Many of WA’s big mining and engineering houses eschew the traditional business uniform because it is not practical in their line of work.

And many believe WA’s climate is not suited to the suit and tie look.

But despite WA being ideally suited to casual dress, the push has come from the US.

The technology boom created a huge demand for executives. Allowing a worker to wear clothing of his or her choosing became another tool to win them.

Microsoft’s only corporate dress code is allegedly “bathe”.

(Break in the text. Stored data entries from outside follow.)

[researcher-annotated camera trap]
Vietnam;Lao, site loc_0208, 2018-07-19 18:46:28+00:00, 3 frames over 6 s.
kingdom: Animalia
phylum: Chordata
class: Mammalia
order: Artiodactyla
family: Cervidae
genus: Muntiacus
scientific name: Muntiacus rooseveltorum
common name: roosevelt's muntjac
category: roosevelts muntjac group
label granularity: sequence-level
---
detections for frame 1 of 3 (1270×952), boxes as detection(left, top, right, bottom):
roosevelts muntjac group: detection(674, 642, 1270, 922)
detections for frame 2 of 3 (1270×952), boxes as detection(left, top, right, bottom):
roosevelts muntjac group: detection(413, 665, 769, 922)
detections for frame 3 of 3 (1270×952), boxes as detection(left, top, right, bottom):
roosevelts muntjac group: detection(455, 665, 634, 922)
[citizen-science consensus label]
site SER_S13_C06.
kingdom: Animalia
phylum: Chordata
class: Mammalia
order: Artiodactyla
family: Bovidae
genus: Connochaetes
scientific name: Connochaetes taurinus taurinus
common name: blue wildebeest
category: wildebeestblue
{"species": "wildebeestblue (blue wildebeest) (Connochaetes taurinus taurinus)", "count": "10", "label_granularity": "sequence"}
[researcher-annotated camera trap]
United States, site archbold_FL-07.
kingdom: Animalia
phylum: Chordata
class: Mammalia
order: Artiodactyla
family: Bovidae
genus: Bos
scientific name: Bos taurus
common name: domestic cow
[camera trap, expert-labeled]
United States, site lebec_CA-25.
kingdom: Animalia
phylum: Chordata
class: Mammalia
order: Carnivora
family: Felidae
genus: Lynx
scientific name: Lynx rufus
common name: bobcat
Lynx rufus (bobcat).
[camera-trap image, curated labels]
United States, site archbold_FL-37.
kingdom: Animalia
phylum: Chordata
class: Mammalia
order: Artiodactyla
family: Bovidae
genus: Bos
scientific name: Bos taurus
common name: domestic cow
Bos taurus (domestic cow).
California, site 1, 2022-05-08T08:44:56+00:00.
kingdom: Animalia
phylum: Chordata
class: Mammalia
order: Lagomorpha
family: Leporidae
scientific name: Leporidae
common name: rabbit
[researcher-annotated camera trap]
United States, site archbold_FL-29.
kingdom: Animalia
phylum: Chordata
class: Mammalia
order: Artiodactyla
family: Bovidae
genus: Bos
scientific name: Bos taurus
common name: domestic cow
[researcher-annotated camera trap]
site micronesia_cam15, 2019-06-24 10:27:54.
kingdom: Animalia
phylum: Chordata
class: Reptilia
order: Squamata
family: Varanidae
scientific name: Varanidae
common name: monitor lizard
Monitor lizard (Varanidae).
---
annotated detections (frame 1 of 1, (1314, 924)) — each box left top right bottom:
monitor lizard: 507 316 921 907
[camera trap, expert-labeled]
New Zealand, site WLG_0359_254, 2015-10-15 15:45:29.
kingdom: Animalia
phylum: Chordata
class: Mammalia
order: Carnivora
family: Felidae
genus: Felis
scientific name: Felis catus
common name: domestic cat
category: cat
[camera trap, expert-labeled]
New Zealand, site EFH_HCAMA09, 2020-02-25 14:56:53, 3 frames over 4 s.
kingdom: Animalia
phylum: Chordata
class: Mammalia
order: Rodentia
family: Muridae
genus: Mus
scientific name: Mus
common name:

The push for casual dress is starting to make its presence felt on St Georges Terrace.

Perth’s Western Australian Club has been forced to drop its jacket and tie rule for its restaurants because it was losing too much money.

Because most Terrace workers are opting for casual dress, they were unable to use many of the club’s facilities.

Deloittes managing partner Keith Jones said the staff had embraced the firm’s casual dress code.

“The casual dress code is a response to the market,” Mr Jones said.

“In many places, many of our clients are dressing casually. It’s part of the electronic commerce world we’re moving in.”

Freehills managing partner Peter Mansell said the firm’s casual dress code seemed to be well received by its clients.

“I just see modern business mov-ing that way,” Mr Mansell said.

“Our staff like it and it gives them a lift. The casual dress code is good for recruiting and staff retention.

“This profession has traditionally been fairly conservative. We want to be perceived differently.”